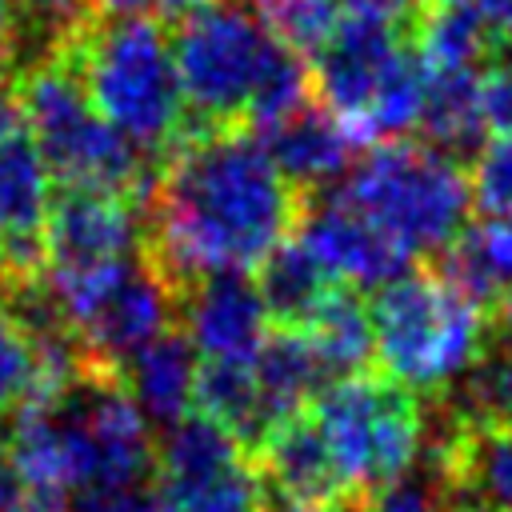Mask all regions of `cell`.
Wrapping results in <instances>:
<instances>
[{
    "instance_id": "cell-28",
    "label": "cell",
    "mask_w": 512,
    "mask_h": 512,
    "mask_svg": "<svg viewBox=\"0 0 512 512\" xmlns=\"http://www.w3.org/2000/svg\"><path fill=\"white\" fill-rule=\"evenodd\" d=\"M256 12L292 52L312 60L344 20L340 0H256Z\"/></svg>"
},
{
    "instance_id": "cell-26",
    "label": "cell",
    "mask_w": 512,
    "mask_h": 512,
    "mask_svg": "<svg viewBox=\"0 0 512 512\" xmlns=\"http://www.w3.org/2000/svg\"><path fill=\"white\" fill-rule=\"evenodd\" d=\"M92 20H96L92 0H16L12 76L32 64L60 60Z\"/></svg>"
},
{
    "instance_id": "cell-35",
    "label": "cell",
    "mask_w": 512,
    "mask_h": 512,
    "mask_svg": "<svg viewBox=\"0 0 512 512\" xmlns=\"http://www.w3.org/2000/svg\"><path fill=\"white\" fill-rule=\"evenodd\" d=\"M12 32H16V0H0V72L12 68Z\"/></svg>"
},
{
    "instance_id": "cell-38",
    "label": "cell",
    "mask_w": 512,
    "mask_h": 512,
    "mask_svg": "<svg viewBox=\"0 0 512 512\" xmlns=\"http://www.w3.org/2000/svg\"><path fill=\"white\" fill-rule=\"evenodd\" d=\"M208 4H216V0H156V12H160V20L168 24V20H184V16H192V12L208 8Z\"/></svg>"
},
{
    "instance_id": "cell-40",
    "label": "cell",
    "mask_w": 512,
    "mask_h": 512,
    "mask_svg": "<svg viewBox=\"0 0 512 512\" xmlns=\"http://www.w3.org/2000/svg\"><path fill=\"white\" fill-rule=\"evenodd\" d=\"M420 4H440V0H420Z\"/></svg>"
},
{
    "instance_id": "cell-37",
    "label": "cell",
    "mask_w": 512,
    "mask_h": 512,
    "mask_svg": "<svg viewBox=\"0 0 512 512\" xmlns=\"http://www.w3.org/2000/svg\"><path fill=\"white\" fill-rule=\"evenodd\" d=\"M96 16H144L148 8H156V0H92Z\"/></svg>"
},
{
    "instance_id": "cell-16",
    "label": "cell",
    "mask_w": 512,
    "mask_h": 512,
    "mask_svg": "<svg viewBox=\"0 0 512 512\" xmlns=\"http://www.w3.org/2000/svg\"><path fill=\"white\" fill-rule=\"evenodd\" d=\"M252 456H256V468H260L268 492H276L280 500H288V504H348V492L340 484L332 452H328L308 408L280 420L260 440V448Z\"/></svg>"
},
{
    "instance_id": "cell-12",
    "label": "cell",
    "mask_w": 512,
    "mask_h": 512,
    "mask_svg": "<svg viewBox=\"0 0 512 512\" xmlns=\"http://www.w3.org/2000/svg\"><path fill=\"white\" fill-rule=\"evenodd\" d=\"M296 236L316 252V260L332 272V280L364 296L416 268V260L396 240H388L368 216H360L332 188L304 200Z\"/></svg>"
},
{
    "instance_id": "cell-17",
    "label": "cell",
    "mask_w": 512,
    "mask_h": 512,
    "mask_svg": "<svg viewBox=\"0 0 512 512\" xmlns=\"http://www.w3.org/2000/svg\"><path fill=\"white\" fill-rule=\"evenodd\" d=\"M272 156V164L280 168V176L308 200L324 188H332L348 168H352V152L360 148L348 128L320 104H304L300 112H292L284 124L256 132Z\"/></svg>"
},
{
    "instance_id": "cell-34",
    "label": "cell",
    "mask_w": 512,
    "mask_h": 512,
    "mask_svg": "<svg viewBox=\"0 0 512 512\" xmlns=\"http://www.w3.org/2000/svg\"><path fill=\"white\" fill-rule=\"evenodd\" d=\"M476 4H480L484 20H488L496 44L500 48H512V0H476Z\"/></svg>"
},
{
    "instance_id": "cell-25",
    "label": "cell",
    "mask_w": 512,
    "mask_h": 512,
    "mask_svg": "<svg viewBox=\"0 0 512 512\" xmlns=\"http://www.w3.org/2000/svg\"><path fill=\"white\" fill-rule=\"evenodd\" d=\"M448 424H512V348L488 336V348L440 392Z\"/></svg>"
},
{
    "instance_id": "cell-29",
    "label": "cell",
    "mask_w": 512,
    "mask_h": 512,
    "mask_svg": "<svg viewBox=\"0 0 512 512\" xmlns=\"http://www.w3.org/2000/svg\"><path fill=\"white\" fill-rule=\"evenodd\" d=\"M360 512H448V496H444L436 460L428 452H420L416 468L408 476L392 480L388 488H380L376 496H368L360 504Z\"/></svg>"
},
{
    "instance_id": "cell-32",
    "label": "cell",
    "mask_w": 512,
    "mask_h": 512,
    "mask_svg": "<svg viewBox=\"0 0 512 512\" xmlns=\"http://www.w3.org/2000/svg\"><path fill=\"white\" fill-rule=\"evenodd\" d=\"M344 16H356V20H372V24H388L404 36H412V24L420 16V0H340Z\"/></svg>"
},
{
    "instance_id": "cell-10",
    "label": "cell",
    "mask_w": 512,
    "mask_h": 512,
    "mask_svg": "<svg viewBox=\"0 0 512 512\" xmlns=\"http://www.w3.org/2000/svg\"><path fill=\"white\" fill-rule=\"evenodd\" d=\"M48 212V164L36 148V136L12 84H0V292L44 276Z\"/></svg>"
},
{
    "instance_id": "cell-24",
    "label": "cell",
    "mask_w": 512,
    "mask_h": 512,
    "mask_svg": "<svg viewBox=\"0 0 512 512\" xmlns=\"http://www.w3.org/2000/svg\"><path fill=\"white\" fill-rule=\"evenodd\" d=\"M316 344V352L324 356L332 380L368 372L376 364V336H372V312H368V296L340 284L324 308L312 316V324L304 328Z\"/></svg>"
},
{
    "instance_id": "cell-4",
    "label": "cell",
    "mask_w": 512,
    "mask_h": 512,
    "mask_svg": "<svg viewBox=\"0 0 512 512\" xmlns=\"http://www.w3.org/2000/svg\"><path fill=\"white\" fill-rule=\"evenodd\" d=\"M12 92L28 116L52 180H60L64 188L108 192L132 200L136 208L148 200L160 164L92 108L80 76L64 60H44L16 72Z\"/></svg>"
},
{
    "instance_id": "cell-1",
    "label": "cell",
    "mask_w": 512,
    "mask_h": 512,
    "mask_svg": "<svg viewBox=\"0 0 512 512\" xmlns=\"http://www.w3.org/2000/svg\"><path fill=\"white\" fill-rule=\"evenodd\" d=\"M304 196L248 128L188 132L140 204V252L180 292L200 276L256 272L292 236Z\"/></svg>"
},
{
    "instance_id": "cell-6",
    "label": "cell",
    "mask_w": 512,
    "mask_h": 512,
    "mask_svg": "<svg viewBox=\"0 0 512 512\" xmlns=\"http://www.w3.org/2000/svg\"><path fill=\"white\" fill-rule=\"evenodd\" d=\"M348 504H364L392 480L408 476L428 444V416L416 392L384 372H356L328 384L308 404Z\"/></svg>"
},
{
    "instance_id": "cell-9",
    "label": "cell",
    "mask_w": 512,
    "mask_h": 512,
    "mask_svg": "<svg viewBox=\"0 0 512 512\" xmlns=\"http://www.w3.org/2000/svg\"><path fill=\"white\" fill-rule=\"evenodd\" d=\"M156 492L176 512H268L272 504L256 456L200 412L160 432Z\"/></svg>"
},
{
    "instance_id": "cell-41",
    "label": "cell",
    "mask_w": 512,
    "mask_h": 512,
    "mask_svg": "<svg viewBox=\"0 0 512 512\" xmlns=\"http://www.w3.org/2000/svg\"><path fill=\"white\" fill-rule=\"evenodd\" d=\"M448 512H452V508H448Z\"/></svg>"
},
{
    "instance_id": "cell-36",
    "label": "cell",
    "mask_w": 512,
    "mask_h": 512,
    "mask_svg": "<svg viewBox=\"0 0 512 512\" xmlns=\"http://www.w3.org/2000/svg\"><path fill=\"white\" fill-rule=\"evenodd\" d=\"M492 324H488V336L496 340V344H504V348H512V296L508 300H500L492 312Z\"/></svg>"
},
{
    "instance_id": "cell-14",
    "label": "cell",
    "mask_w": 512,
    "mask_h": 512,
    "mask_svg": "<svg viewBox=\"0 0 512 512\" xmlns=\"http://www.w3.org/2000/svg\"><path fill=\"white\" fill-rule=\"evenodd\" d=\"M408 40L412 36H404V32H396L388 24L344 16L340 28L332 32V40L312 56L316 96L348 128V136L356 144H360V128H364V116L372 108L376 88H380L388 64L396 60V52Z\"/></svg>"
},
{
    "instance_id": "cell-7",
    "label": "cell",
    "mask_w": 512,
    "mask_h": 512,
    "mask_svg": "<svg viewBox=\"0 0 512 512\" xmlns=\"http://www.w3.org/2000/svg\"><path fill=\"white\" fill-rule=\"evenodd\" d=\"M272 48L276 36L252 0H216L176 20L172 56L188 108V132L244 128Z\"/></svg>"
},
{
    "instance_id": "cell-11",
    "label": "cell",
    "mask_w": 512,
    "mask_h": 512,
    "mask_svg": "<svg viewBox=\"0 0 512 512\" xmlns=\"http://www.w3.org/2000/svg\"><path fill=\"white\" fill-rule=\"evenodd\" d=\"M140 252V208L132 200L64 188L44 224V276L68 280Z\"/></svg>"
},
{
    "instance_id": "cell-20",
    "label": "cell",
    "mask_w": 512,
    "mask_h": 512,
    "mask_svg": "<svg viewBox=\"0 0 512 512\" xmlns=\"http://www.w3.org/2000/svg\"><path fill=\"white\" fill-rule=\"evenodd\" d=\"M252 372L264 396V408L272 416V428L304 412L328 384H336L304 328H272L260 356L252 360Z\"/></svg>"
},
{
    "instance_id": "cell-33",
    "label": "cell",
    "mask_w": 512,
    "mask_h": 512,
    "mask_svg": "<svg viewBox=\"0 0 512 512\" xmlns=\"http://www.w3.org/2000/svg\"><path fill=\"white\" fill-rule=\"evenodd\" d=\"M0 512H24V484L4 432H0Z\"/></svg>"
},
{
    "instance_id": "cell-27",
    "label": "cell",
    "mask_w": 512,
    "mask_h": 512,
    "mask_svg": "<svg viewBox=\"0 0 512 512\" xmlns=\"http://www.w3.org/2000/svg\"><path fill=\"white\" fill-rule=\"evenodd\" d=\"M44 392V360L28 324L0 300V420H12Z\"/></svg>"
},
{
    "instance_id": "cell-31",
    "label": "cell",
    "mask_w": 512,
    "mask_h": 512,
    "mask_svg": "<svg viewBox=\"0 0 512 512\" xmlns=\"http://www.w3.org/2000/svg\"><path fill=\"white\" fill-rule=\"evenodd\" d=\"M480 120L492 136H512V48H496L480 68Z\"/></svg>"
},
{
    "instance_id": "cell-2",
    "label": "cell",
    "mask_w": 512,
    "mask_h": 512,
    "mask_svg": "<svg viewBox=\"0 0 512 512\" xmlns=\"http://www.w3.org/2000/svg\"><path fill=\"white\" fill-rule=\"evenodd\" d=\"M60 60L80 76L92 108L156 164L188 136L172 36L160 16H96Z\"/></svg>"
},
{
    "instance_id": "cell-18",
    "label": "cell",
    "mask_w": 512,
    "mask_h": 512,
    "mask_svg": "<svg viewBox=\"0 0 512 512\" xmlns=\"http://www.w3.org/2000/svg\"><path fill=\"white\" fill-rule=\"evenodd\" d=\"M196 348L184 336L180 324H172L168 332H160L152 344H144L124 368H120V384L132 396V404L140 408V416L152 428H172L192 412L196 400Z\"/></svg>"
},
{
    "instance_id": "cell-22",
    "label": "cell",
    "mask_w": 512,
    "mask_h": 512,
    "mask_svg": "<svg viewBox=\"0 0 512 512\" xmlns=\"http://www.w3.org/2000/svg\"><path fill=\"white\" fill-rule=\"evenodd\" d=\"M476 80H480V68H444V72H428V84H424V112H420L424 144L448 152L452 160L476 156L484 148Z\"/></svg>"
},
{
    "instance_id": "cell-13",
    "label": "cell",
    "mask_w": 512,
    "mask_h": 512,
    "mask_svg": "<svg viewBox=\"0 0 512 512\" xmlns=\"http://www.w3.org/2000/svg\"><path fill=\"white\" fill-rule=\"evenodd\" d=\"M176 324L184 328L200 360L224 364H252L272 332L252 272H216L180 288Z\"/></svg>"
},
{
    "instance_id": "cell-21",
    "label": "cell",
    "mask_w": 512,
    "mask_h": 512,
    "mask_svg": "<svg viewBox=\"0 0 512 512\" xmlns=\"http://www.w3.org/2000/svg\"><path fill=\"white\" fill-rule=\"evenodd\" d=\"M436 272L448 276L472 304L492 312L512 296V220L484 216L464 224V232L436 260Z\"/></svg>"
},
{
    "instance_id": "cell-15",
    "label": "cell",
    "mask_w": 512,
    "mask_h": 512,
    "mask_svg": "<svg viewBox=\"0 0 512 512\" xmlns=\"http://www.w3.org/2000/svg\"><path fill=\"white\" fill-rule=\"evenodd\" d=\"M424 452L452 512H512V424H448L436 416Z\"/></svg>"
},
{
    "instance_id": "cell-19",
    "label": "cell",
    "mask_w": 512,
    "mask_h": 512,
    "mask_svg": "<svg viewBox=\"0 0 512 512\" xmlns=\"http://www.w3.org/2000/svg\"><path fill=\"white\" fill-rule=\"evenodd\" d=\"M252 280L268 308L272 328H308L312 316L324 308V300L340 288V280H332V272L316 260V252L300 236L276 244L256 264Z\"/></svg>"
},
{
    "instance_id": "cell-3",
    "label": "cell",
    "mask_w": 512,
    "mask_h": 512,
    "mask_svg": "<svg viewBox=\"0 0 512 512\" xmlns=\"http://www.w3.org/2000/svg\"><path fill=\"white\" fill-rule=\"evenodd\" d=\"M332 192L368 216L412 260H440L472 212V180L464 164L424 140L372 144L340 184H332Z\"/></svg>"
},
{
    "instance_id": "cell-30",
    "label": "cell",
    "mask_w": 512,
    "mask_h": 512,
    "mask_svg": "<svg viewBox=\"0 0 512 512\" xmlns=\"http://www.w3.org/2000/svg\"><path fill=\"white\" fill-rule=\"evenodd\" d=\"M472 204L484 216L512 220V136H492L472 156Z\"/></svg>"
},
{
    "instance_id": "cell-39",
    "label": "cell",
    "mask_w": 512,
    "mask_h": 512,
    "mask_svg": "<svg viewBox=\"0 0 512 512\" xmlns=\"http://www.w3.org/2000/svg\"><path fill=\"white\" fill-rule=\"evenodd\" d=\"M268 512H360L352 504H288V500H276L268 504Z\"/></svg>"
},
{
    "instance_id": "cell-5",
    "label": "cell",
    "mask_w": 512,
    "mask_h": 512,
    "mask_svg": "<svg viewBox=\"0 0 512 512\" xmlns=\"http://www.w3.org/2000/svg\"><path fill=\"white\" fill-rule=\"evenodd\" d=\"M368 312L380 372L416 396H440L488 348L484 308L436 268L388 280L372 292Z\"/></svg>"
},
{
    "instance_id": "cell-23",
    "label": "cell",
    "mask_w": 512,
    "mask_h": 512,
    "mask_svg": "<svg viewBox=\"0 0 512 512\" xmlns=\"http://www.w3.org/2000/svg\"><path fill=\"white\" fill-rule=\"evenodd\" d=\"M412 44L428 72L444 68H484L500 48L476 0H440L424 4L412 24Z\"/></svg>"
},
{
    "instance_id": "cell-8",
    "label": "cell",
    "mask_w": 512,
    "mask_h": 512,
    "mask_svg": "<svg viewBox=\"0 0 512 512\" xmlns=\"http://www.w3.org/2000/svg\"><path fill=\"white\" fill-rule=\"evenodd\" d=\"M44 284L80 348L84 372L96 376L120 380V368L176 324V288L144 252L68 280L44 276Z\"/></svg>"
}]
</instances>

▬▬▬▬▬▬

Count the lines in the material above that contain the string "instances", where uppercase and lowercase letters are treated as different. Reply with the number only.

3